START
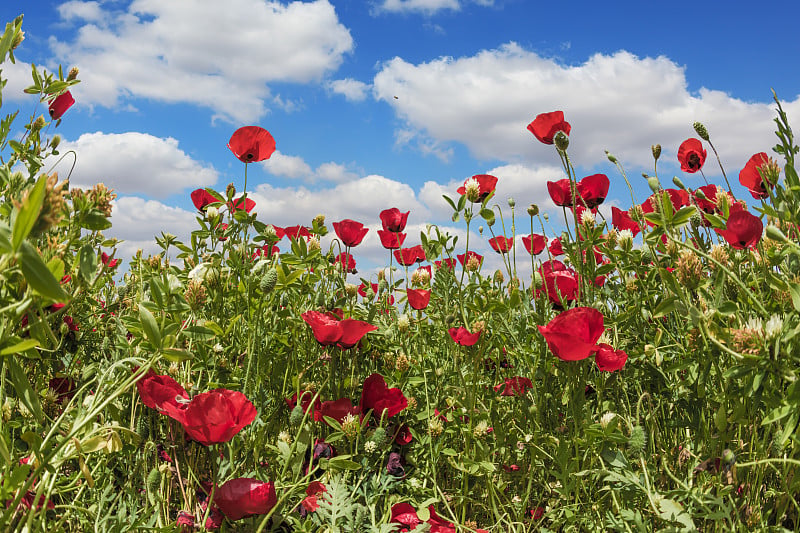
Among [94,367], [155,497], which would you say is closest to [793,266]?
[155,497]

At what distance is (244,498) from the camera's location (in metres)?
1.09

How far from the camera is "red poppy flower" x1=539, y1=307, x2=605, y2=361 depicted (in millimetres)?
1067

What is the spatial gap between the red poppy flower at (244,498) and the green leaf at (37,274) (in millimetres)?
700

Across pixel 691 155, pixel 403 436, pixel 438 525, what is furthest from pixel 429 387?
pixel 691 155

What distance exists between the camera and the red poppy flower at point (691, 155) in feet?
6.76

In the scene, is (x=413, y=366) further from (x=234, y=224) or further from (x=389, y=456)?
(x=234, y=224)

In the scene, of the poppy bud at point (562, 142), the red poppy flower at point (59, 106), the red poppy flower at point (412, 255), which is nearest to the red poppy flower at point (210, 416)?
the poppy bud at point (562, 142)

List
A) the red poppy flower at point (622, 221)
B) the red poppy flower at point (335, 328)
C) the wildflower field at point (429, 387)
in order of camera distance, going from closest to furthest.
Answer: the wildflower field at point (429, 387) < the red poppy flower at point (335, 328) < the red poppy flower at point (622, 221)

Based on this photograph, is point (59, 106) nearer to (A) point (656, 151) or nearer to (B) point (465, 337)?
(B) point (465, 337)

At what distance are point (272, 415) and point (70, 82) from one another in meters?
1.02

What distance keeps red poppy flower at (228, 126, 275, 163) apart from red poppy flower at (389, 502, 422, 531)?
3.42 ft

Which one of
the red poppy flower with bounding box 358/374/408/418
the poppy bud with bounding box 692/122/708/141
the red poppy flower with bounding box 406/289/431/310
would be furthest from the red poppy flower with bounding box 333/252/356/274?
the poppy bud with bounding box 692/122/708/141

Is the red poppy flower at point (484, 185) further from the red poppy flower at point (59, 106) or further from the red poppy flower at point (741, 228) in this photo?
the red poppy flower at point (59, 106)

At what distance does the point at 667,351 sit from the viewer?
4.68ft
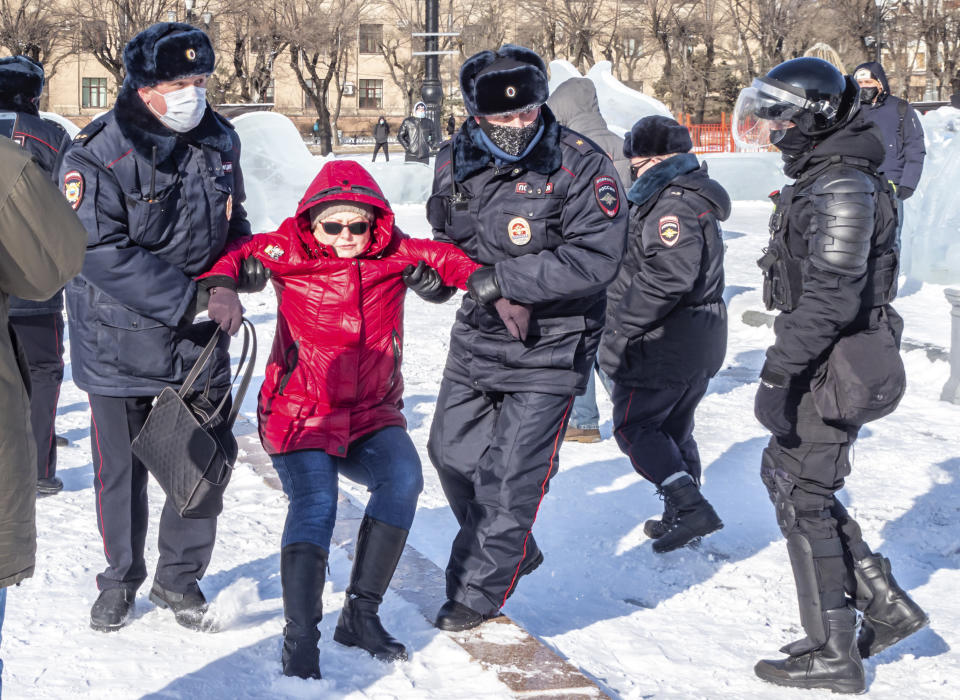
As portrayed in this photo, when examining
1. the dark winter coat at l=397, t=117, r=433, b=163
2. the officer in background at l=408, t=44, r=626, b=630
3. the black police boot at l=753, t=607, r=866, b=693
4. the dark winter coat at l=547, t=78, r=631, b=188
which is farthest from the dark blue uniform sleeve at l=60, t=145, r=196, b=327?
the dark winter coat at l=397, t=117, r=433, b=163

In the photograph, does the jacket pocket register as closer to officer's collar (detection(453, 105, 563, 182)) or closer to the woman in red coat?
the woman in red coat

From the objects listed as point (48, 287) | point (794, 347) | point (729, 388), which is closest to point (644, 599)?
point (794, 347)

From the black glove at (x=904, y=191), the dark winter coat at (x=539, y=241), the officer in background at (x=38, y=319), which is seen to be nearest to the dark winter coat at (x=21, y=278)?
the dark winter coat at (x=539, y=241)

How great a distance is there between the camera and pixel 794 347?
362cm

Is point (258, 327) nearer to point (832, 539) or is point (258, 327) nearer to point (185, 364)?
point (185, 364)

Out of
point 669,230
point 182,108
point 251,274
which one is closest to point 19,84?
point 182,108

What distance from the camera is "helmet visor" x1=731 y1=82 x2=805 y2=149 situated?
12.1 feet

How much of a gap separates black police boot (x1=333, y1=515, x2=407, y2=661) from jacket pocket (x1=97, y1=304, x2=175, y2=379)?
838 millimetres

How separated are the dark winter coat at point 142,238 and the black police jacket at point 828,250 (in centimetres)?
182

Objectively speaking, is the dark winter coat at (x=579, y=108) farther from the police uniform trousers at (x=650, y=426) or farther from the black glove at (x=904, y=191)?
the black glove at (x=904, y=191)

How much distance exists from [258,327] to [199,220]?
5.66m

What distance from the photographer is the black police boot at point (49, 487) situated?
516cm

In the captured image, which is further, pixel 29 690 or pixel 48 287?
pixel 29 690

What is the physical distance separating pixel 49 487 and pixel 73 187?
7.20 ft
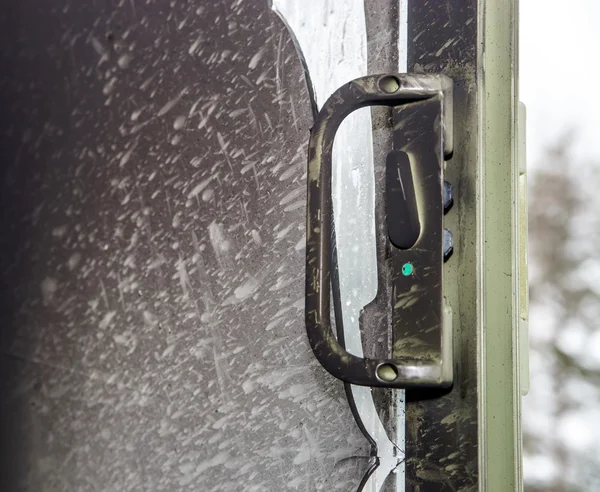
END
● **Task description**
Transcribe the lines above exactly, starting at the line that contains "Objectively speaking, is" and continuing through the end of the listing. Omit the pictures from your answer.

● **Task output**
Objectively speaking, is the dark winter coat at (x=579, y=108) farther from the police uniform trousers at (x=650, y=426) or farther from the black glove at (x=904, y=191)?
the black glove at (x=904, y=191)

How much distance exists from [258,327] to [199,220]?
5.66m

What distance from the photographer is the black police boot at point (49, 487) situated?
516cm

In the captured image, which is further, pixel 29 690 or pixel 48 287?
pixel 29 690

What is the physical distance separating pixel 49 487 and pixel 73 187?
7.20 ft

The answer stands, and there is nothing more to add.